━━━ TEXT EXTRACT

# High-Temp Deposits in Engine Oil



## chevrasaki (May 1, 2015)

What type of oil does the GM dealer use? I'm assuming it's a semi-synthetic blend from AC delco, but I don't know for sure.


----------



## obermd (Mar 3, 2012)

chevrasaki said:


> What type of oil does the GM dealer use? I'm assuming it's a semi-synthetic blend from AC delco, but I don't know for sure.


Yes. You have to pay extra for Mobile 1.


----------



## Kalpazan (Dec 17, 2015)

What about this one ? Any data about it ?


----------



## XtremeRevolution (Jan 19, 2012)

Few companies actually report their performance numbers on TOEST 33C/ASTM D6335. I was unable to find those results on the Dexos2 oil. That being said, of the results I have seen so far, most Group 2/3/4 oils will perform within a reasonable variance of each other and come in at the low to high 20mg range, with outliers being in the high teens. 

The only oils I've seen so far that have exceptionally low deposit numbers were ester based, such as Motul 300V. If anyone comes across test results for other oils, feel free to post them here.


----------



## ChevyGuy (Dec 13, 2014)

XtremeRevolution said:


> Feel free to dig up the TEOST 33C results for your favorite oil (it's a required test to pass API SN certification),


Any tips on how to do that? I tried to Google for Pennzoil (it seemed to be the best of the easily obtainable), but came up blank.


----------



## XtremeRevolution (Jan 19, 2012)

━━━━━━

= PROBLEMS =
a. Answer each question from the engine oil deposits thread, one line per answer, marked like the question:
(i) According to obermd, which oil costs extra at the GM dealer?
(ii) Which ester-based oil is given as an example of one with exceptionally low deposit numbers?
(iii) What brand did ChevyGuy search for without finding results?
b. Extend the engine oil deposits thread past its final line.

━━━ STORED ROWS

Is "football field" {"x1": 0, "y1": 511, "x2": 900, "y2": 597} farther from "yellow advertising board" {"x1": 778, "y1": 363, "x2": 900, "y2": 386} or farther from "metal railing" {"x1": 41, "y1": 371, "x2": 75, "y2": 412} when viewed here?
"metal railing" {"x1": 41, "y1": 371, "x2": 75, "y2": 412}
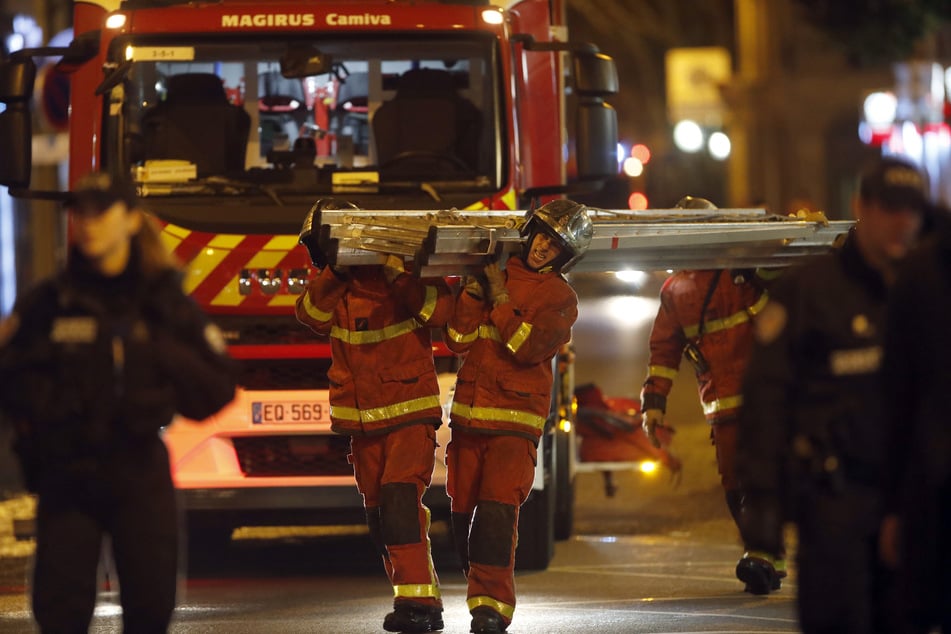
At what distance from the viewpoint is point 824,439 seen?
16.3 feet

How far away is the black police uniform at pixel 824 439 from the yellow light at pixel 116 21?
5.00 m

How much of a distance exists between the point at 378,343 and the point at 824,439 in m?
3.00

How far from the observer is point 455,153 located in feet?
30.1

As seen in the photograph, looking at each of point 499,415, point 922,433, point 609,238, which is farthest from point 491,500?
point 922,433

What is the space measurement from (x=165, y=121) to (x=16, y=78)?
0.75 metres

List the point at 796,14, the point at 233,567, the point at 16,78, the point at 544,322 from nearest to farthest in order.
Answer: the point at 544,322
the point at 16,78
the point at 233,567
the point at 796,14

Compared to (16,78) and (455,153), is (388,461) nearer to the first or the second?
(455,153)

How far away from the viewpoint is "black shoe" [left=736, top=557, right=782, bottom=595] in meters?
8.29

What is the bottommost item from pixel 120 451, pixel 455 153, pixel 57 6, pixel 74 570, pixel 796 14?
pixel 74 570

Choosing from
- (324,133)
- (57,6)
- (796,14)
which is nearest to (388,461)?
(324,133)

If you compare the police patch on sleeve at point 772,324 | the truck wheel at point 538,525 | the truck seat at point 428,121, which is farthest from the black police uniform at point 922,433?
the truck seat at point 428,121

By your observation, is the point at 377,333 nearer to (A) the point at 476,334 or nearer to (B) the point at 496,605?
(A) the point at 476,334

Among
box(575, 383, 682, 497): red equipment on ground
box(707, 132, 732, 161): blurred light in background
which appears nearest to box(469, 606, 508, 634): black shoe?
box(575, 383, 682, 497): red equipment on ground

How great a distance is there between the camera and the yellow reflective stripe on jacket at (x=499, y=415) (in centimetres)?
743
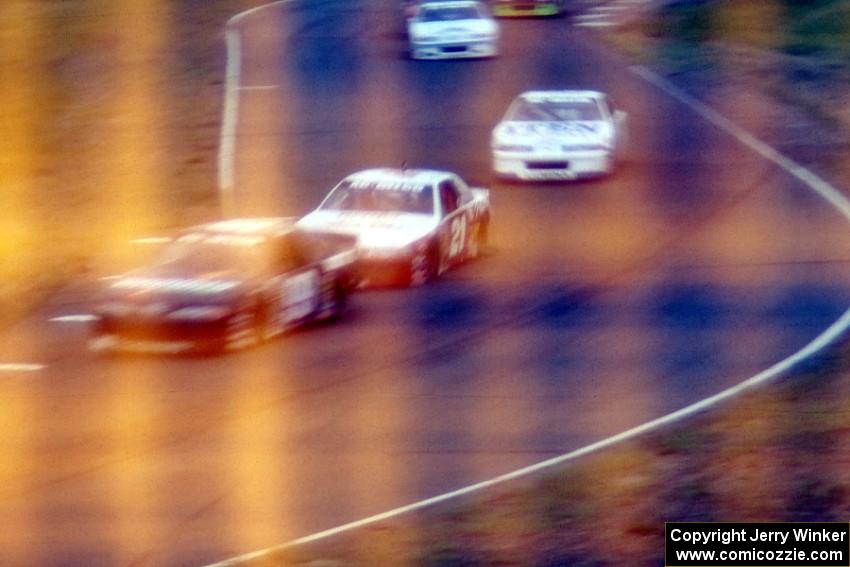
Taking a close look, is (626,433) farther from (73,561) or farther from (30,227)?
(30,227)

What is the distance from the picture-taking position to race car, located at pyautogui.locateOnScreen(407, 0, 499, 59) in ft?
110

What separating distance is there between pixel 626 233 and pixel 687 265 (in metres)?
1.94

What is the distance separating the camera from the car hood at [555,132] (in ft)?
73.1

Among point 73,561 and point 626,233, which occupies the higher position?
point 73,561

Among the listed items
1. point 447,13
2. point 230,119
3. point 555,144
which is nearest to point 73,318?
point 555,144

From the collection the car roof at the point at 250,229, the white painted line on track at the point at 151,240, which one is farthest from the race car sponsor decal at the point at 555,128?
the car roof at the point at 250,229

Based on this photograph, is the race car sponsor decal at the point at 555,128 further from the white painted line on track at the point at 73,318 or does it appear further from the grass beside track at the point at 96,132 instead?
the white painted line on track at the point at 73,318

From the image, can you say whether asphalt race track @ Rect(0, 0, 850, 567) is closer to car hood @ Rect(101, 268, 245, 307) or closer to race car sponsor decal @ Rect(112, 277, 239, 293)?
car hood @ Rect(101, 268, 245, 307)

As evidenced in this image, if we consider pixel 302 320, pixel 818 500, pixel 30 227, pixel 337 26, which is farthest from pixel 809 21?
pixel 818 500

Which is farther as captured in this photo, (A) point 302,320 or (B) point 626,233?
(B) point 626,233

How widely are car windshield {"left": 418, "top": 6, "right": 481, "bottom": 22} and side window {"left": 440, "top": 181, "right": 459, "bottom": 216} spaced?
16355 millimetres

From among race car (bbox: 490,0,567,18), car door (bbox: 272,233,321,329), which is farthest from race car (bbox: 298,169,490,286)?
race car (bbox: 490,0,567,18)

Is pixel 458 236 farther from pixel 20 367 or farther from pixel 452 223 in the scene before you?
pixel 20 367

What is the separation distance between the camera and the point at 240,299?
1384 cm
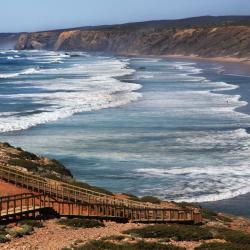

━━━━━━

= EXPECTED ANSWERS =
a.
(i) Mobile 1
(ii) Motul 300V
(iii) Pennzoil

b.
ChevyGuy said:


> Any tips on how to do that? I tried to Google for Pennzoil (it seemed to be the best of the easily obtainable), but came up blank.


Google is the best I've found. You'll need to dig up TEOST 33C or ASTM D6335. You may come up completely empty on some of these. AMSOIL had an independent lab test a few oils back in 2013 in their 5W-30 case study, but most of those formulations have changed by now and are no longer valid.


----------



## jsusanka (Jan 31, 2011)

"With turbo replacements coming in at over $1,000, a few extra dollars an oil change is cheap insurance to ensure you have the best protection possible under those conditions"

I am starting to feel the same way about gas.


----------



## dhpnet (Mar 2, 2014)

Anyone know the deposit numbers for Pennzoil Platinum or Ultra with PurePlus? I would be interested to see the difference since that is what I have been using. This makes a pretty compelling case for Amsoil. Good data for comparison.


----------



## dhpnet (Mar 2, 2014)

jsusanka said:


> "With turbo replacements coming in at over $1,000, a few extra dollars an oil change is cheap insurance to ensure you have the best protection possible under those conditions"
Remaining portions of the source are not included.